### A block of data
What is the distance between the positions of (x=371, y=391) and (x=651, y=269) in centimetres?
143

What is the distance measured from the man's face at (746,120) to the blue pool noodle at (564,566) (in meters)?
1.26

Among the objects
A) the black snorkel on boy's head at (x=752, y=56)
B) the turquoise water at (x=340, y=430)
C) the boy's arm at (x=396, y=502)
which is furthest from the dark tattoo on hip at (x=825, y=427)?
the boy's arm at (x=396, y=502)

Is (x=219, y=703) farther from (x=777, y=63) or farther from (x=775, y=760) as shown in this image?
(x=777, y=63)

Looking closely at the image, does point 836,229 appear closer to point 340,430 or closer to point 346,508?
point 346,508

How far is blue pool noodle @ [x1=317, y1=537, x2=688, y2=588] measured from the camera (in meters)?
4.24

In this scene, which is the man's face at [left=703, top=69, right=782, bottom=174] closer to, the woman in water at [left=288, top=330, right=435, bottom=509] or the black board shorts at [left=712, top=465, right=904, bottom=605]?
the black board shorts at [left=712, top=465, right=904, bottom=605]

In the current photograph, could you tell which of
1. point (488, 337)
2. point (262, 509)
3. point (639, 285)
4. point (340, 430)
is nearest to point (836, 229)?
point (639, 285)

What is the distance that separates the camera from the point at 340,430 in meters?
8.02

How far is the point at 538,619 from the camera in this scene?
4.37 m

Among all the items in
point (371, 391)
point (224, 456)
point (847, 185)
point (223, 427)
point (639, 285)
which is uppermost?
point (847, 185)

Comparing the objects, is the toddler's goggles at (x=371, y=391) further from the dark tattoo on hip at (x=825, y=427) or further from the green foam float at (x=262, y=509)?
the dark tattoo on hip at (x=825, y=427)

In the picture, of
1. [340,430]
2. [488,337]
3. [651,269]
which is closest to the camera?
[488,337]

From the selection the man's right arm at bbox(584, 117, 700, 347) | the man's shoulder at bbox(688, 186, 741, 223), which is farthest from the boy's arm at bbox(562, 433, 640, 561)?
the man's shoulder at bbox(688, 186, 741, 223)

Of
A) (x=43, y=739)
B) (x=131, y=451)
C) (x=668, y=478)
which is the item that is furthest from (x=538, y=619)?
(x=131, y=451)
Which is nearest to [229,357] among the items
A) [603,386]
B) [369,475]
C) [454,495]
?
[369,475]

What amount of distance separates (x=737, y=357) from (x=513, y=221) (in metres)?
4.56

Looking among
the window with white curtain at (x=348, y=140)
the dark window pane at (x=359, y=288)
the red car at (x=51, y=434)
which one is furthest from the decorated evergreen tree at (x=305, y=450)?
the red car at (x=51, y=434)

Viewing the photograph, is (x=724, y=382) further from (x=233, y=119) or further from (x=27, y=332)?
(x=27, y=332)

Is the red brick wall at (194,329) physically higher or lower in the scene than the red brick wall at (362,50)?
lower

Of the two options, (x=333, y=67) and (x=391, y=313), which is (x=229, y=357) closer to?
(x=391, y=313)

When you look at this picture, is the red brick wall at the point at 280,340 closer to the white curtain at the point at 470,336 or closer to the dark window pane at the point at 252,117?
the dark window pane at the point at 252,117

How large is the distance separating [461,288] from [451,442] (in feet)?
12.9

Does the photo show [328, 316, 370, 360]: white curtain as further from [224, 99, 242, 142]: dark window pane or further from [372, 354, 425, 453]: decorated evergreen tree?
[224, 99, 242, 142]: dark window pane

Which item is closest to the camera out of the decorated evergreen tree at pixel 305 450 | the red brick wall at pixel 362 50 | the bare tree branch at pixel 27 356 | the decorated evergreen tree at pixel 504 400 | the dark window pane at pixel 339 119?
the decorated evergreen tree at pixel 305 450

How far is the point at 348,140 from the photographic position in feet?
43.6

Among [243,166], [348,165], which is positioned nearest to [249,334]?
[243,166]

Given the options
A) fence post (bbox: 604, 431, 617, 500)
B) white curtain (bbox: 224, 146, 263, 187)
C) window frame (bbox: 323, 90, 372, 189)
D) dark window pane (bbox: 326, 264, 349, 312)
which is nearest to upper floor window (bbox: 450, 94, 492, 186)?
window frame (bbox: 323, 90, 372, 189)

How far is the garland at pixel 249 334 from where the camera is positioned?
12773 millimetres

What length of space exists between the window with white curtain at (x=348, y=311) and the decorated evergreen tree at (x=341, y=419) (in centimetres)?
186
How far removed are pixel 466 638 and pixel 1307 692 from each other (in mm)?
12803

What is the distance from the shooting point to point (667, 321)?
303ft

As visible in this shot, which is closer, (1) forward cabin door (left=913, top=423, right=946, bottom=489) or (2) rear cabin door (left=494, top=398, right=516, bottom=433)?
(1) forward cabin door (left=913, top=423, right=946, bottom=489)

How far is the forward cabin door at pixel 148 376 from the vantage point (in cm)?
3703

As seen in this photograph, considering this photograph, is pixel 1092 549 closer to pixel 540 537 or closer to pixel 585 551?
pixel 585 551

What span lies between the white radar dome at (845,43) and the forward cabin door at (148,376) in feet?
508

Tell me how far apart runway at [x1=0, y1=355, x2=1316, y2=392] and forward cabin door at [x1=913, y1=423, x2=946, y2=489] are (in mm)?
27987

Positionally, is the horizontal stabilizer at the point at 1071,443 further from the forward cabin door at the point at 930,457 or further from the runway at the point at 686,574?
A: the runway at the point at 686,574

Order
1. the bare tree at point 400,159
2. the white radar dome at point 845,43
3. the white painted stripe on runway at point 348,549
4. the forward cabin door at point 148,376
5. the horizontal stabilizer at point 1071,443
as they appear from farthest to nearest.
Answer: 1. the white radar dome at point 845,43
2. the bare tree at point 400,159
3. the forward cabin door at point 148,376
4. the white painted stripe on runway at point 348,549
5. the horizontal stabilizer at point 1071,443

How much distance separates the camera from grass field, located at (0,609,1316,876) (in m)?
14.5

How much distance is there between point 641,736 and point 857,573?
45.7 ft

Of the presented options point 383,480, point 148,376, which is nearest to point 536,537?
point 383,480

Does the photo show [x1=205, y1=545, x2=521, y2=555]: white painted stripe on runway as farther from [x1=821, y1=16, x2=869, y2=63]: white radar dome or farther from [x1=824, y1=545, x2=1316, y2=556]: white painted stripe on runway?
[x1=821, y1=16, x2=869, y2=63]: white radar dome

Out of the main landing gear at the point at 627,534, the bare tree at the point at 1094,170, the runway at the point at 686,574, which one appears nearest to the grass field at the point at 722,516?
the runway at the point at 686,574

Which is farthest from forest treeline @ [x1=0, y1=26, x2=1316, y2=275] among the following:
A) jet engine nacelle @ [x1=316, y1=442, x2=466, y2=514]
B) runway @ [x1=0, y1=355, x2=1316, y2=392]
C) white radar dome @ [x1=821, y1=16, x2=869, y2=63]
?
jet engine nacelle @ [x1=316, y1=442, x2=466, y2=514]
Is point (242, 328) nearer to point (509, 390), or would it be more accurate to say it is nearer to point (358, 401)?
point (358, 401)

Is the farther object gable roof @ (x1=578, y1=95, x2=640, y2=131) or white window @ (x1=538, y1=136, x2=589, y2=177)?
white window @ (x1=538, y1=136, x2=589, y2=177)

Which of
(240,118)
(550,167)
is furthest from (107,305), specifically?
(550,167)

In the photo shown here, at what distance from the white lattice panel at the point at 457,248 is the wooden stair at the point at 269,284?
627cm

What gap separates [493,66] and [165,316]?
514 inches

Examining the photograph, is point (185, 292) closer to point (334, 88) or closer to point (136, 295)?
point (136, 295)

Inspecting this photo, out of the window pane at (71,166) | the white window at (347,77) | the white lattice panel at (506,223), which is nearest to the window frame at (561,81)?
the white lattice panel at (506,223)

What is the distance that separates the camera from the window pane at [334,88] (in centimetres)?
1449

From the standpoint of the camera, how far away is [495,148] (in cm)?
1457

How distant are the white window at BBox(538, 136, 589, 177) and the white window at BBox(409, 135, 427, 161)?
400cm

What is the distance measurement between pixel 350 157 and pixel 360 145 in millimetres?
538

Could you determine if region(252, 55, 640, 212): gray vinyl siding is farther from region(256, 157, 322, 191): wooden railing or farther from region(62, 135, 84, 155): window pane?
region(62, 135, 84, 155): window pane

### Problem statement
Render the part of the listing that opens with the line containing "Could you determine" and runs to the end of the listing as a Markdown table with the columns Row and Line, skipping blank lines.

### Answer to this exercise
| Row | Line |
|---|---|
| 1 | Could you determine if region(252, 55, 640, 212): gray vinyl siding is farther from region(256, 157, 322, 191): wooden railing or farther from region(62, 135, 84, 155): window pane? |
| 2 | region(62, 135, 84, 155): window pane |